[Collection entries]
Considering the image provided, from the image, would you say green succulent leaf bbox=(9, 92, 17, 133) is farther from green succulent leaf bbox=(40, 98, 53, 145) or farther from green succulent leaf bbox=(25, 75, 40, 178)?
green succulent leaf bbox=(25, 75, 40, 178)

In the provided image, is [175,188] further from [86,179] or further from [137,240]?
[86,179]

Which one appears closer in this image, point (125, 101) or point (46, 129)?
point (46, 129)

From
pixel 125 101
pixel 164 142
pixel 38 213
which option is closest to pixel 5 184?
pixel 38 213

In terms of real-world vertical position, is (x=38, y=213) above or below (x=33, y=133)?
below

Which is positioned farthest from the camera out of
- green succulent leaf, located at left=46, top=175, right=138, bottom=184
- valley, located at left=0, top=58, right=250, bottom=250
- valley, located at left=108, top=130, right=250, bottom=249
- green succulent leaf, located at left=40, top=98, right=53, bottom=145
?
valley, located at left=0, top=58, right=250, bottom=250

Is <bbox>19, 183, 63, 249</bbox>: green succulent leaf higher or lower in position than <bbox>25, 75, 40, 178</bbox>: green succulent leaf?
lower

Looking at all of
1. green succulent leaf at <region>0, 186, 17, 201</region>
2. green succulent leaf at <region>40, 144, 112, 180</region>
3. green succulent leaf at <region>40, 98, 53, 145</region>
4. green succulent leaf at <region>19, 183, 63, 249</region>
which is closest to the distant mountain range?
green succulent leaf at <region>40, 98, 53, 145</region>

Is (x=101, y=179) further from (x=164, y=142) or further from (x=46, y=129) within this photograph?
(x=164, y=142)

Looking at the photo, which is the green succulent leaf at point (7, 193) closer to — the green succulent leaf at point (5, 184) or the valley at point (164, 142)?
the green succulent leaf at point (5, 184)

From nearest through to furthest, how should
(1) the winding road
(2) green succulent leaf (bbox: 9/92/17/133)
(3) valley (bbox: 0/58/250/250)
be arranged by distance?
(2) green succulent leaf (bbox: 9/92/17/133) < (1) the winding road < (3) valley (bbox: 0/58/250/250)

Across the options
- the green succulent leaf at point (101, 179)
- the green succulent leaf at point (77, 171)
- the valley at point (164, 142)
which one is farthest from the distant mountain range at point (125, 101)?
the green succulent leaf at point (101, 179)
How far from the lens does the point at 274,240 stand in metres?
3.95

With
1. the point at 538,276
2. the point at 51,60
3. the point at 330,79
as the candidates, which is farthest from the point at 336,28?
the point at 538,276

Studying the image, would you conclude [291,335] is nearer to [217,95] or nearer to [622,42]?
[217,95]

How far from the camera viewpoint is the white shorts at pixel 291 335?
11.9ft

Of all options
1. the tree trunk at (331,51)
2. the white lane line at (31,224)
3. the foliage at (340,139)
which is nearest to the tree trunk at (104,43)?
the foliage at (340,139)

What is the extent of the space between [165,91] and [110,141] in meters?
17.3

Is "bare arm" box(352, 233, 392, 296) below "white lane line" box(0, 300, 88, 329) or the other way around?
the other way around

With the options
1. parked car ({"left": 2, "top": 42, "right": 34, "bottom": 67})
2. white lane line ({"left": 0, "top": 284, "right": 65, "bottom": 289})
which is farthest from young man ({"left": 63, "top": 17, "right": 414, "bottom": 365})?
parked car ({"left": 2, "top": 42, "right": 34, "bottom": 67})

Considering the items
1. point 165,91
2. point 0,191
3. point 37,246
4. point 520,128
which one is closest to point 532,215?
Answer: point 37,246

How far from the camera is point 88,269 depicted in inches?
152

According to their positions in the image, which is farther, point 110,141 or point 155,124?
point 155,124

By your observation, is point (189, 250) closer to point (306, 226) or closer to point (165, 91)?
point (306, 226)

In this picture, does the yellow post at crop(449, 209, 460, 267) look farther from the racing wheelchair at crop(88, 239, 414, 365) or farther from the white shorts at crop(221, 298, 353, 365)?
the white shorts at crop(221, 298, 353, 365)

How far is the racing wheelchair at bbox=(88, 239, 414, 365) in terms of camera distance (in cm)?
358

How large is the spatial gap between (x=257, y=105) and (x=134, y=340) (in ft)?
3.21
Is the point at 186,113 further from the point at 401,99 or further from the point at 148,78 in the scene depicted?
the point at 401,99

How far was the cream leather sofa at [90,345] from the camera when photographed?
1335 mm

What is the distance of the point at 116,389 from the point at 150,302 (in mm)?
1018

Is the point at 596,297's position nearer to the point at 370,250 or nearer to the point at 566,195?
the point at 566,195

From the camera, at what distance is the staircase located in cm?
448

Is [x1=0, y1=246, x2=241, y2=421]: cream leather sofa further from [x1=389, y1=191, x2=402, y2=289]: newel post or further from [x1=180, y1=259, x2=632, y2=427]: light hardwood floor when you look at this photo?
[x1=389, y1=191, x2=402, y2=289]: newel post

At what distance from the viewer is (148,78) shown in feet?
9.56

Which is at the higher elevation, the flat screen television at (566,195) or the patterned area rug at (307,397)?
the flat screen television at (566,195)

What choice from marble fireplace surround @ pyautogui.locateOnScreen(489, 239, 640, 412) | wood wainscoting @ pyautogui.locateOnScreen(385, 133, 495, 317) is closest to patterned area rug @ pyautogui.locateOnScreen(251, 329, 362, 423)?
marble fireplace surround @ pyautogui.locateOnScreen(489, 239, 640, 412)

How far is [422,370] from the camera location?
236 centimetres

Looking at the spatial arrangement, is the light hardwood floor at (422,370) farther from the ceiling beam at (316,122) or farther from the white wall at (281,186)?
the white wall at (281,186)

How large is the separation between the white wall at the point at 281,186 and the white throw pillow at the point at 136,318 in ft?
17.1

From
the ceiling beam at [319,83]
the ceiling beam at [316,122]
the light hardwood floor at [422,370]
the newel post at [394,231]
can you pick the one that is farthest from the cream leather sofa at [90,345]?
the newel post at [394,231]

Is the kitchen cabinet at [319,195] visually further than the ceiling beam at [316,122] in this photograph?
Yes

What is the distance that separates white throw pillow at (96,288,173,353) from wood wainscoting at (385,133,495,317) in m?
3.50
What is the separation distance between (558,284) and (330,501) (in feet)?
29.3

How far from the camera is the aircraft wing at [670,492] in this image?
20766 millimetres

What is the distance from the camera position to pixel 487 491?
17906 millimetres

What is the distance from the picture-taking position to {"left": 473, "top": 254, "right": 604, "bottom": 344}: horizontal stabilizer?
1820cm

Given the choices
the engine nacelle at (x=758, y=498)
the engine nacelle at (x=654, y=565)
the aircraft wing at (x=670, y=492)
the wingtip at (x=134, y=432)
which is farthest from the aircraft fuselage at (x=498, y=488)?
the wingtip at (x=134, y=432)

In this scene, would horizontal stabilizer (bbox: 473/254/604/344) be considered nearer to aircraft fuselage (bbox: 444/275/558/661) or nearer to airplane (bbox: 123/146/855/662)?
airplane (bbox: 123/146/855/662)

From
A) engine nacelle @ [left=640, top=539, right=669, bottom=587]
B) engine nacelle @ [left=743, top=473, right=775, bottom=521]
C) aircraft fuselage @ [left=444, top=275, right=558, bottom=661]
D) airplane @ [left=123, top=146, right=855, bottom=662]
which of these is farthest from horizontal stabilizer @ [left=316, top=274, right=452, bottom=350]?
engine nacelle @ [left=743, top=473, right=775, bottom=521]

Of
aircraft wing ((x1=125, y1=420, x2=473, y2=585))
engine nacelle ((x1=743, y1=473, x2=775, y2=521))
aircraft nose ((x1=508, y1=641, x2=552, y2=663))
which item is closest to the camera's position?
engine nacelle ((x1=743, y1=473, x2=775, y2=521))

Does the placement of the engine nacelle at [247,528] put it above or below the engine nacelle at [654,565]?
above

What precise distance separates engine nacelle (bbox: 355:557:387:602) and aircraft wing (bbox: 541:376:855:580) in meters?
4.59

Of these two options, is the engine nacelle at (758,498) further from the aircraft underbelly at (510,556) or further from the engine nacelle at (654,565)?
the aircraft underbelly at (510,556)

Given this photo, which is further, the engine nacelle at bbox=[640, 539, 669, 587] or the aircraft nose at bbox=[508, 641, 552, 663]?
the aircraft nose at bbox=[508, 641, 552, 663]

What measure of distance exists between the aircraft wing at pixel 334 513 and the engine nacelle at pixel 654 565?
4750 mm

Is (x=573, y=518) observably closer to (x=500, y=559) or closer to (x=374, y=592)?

#### [EXERCISE OBJECTIVE]
Copy out the stretch from the line containing "What measure of" through the end of the listing, renaming "aircraft wing" to "airplane wing" and keeping everything else the same.

#### [EXERCISE OUTPUT]
What measure of distance exists between the airplane wing at pixel 334 513 and the engine nacelle at pixel 654 565?
4750 mm

Is (x=573, y=518) observably closer to (x=500, y=559) or closer to (x=374, y=592)?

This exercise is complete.